> [INSTRUCCIONES DE TRABAJO]
Reescriba en forma de lista el párrafo del texto que comienza con «La sexualidad y por extensión» y conserve sus datos principales.

> [TEXTO]
La sexualidad y por extensión, el amor, son construcciones humanas. Como tales, no tienen orientación, pueden transformarse, se cimentan y se construyen con el devenir vital. Ignacio quería compartir su vida con una mujer y dio con una travesti que se llamaba Julia. El vínculo funcionó y se consolidó. Como una muestra de afecto incondicional hacia Ignacio, Julia se hizo la operación de cambio de sexo. Veinte años más tarde Julia e Ignacio acabarían casándose.
El registro es sumamente respetuoso, Garay filma desde el cariño, desde la confianza ciega en la entrañabilidad de estos dos seres atípicos, sus amigos. Una pareja que se encuentra en las antípodas de las que acostumbramos a ver en las pantallas. El montaje otorga tiempo, deja respirar a a los planos y a los personajes; una música minimalista se acopla perfectamente a la sencillez humana y conceptual, la fotografía y la puesta en escena dan cuentas, con notable economía expositiva, sobre un contexto de extrema humildad. De allí emergen revelaciones irrepetibles y junto a ellas, ineludible, la emoción.

> [DATOS PROPORCIONADOS]
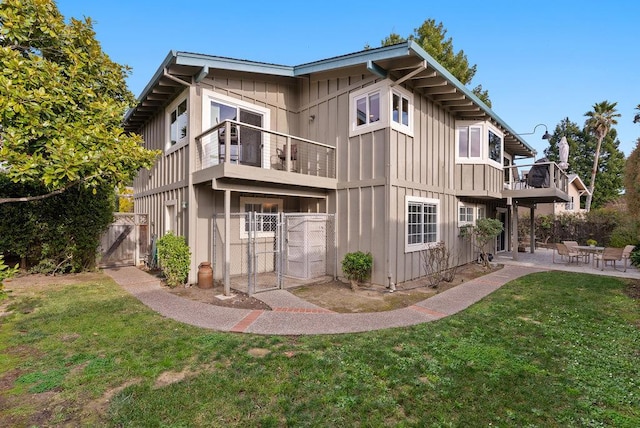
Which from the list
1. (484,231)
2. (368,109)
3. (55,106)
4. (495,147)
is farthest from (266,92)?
(495,147)

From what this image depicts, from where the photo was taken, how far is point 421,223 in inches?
384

> [SOLUCIÓN DE LA TAREA]
- La sexualidad y el amor son construcciones humanas: no tienen orientación, pueden transformarse y se construyen con el devenir vital.
- Ignacio quería compartir su vida con una mujer y conoció a Julia, una travesti.
- El vínculo funcionó y se consolidó.
- Como muestra de afecto incondicional hacia Ignacio, Julia se sometió a la operación de cambio de sexo.
- Veinte años después, Julia e Ignacio se casaron.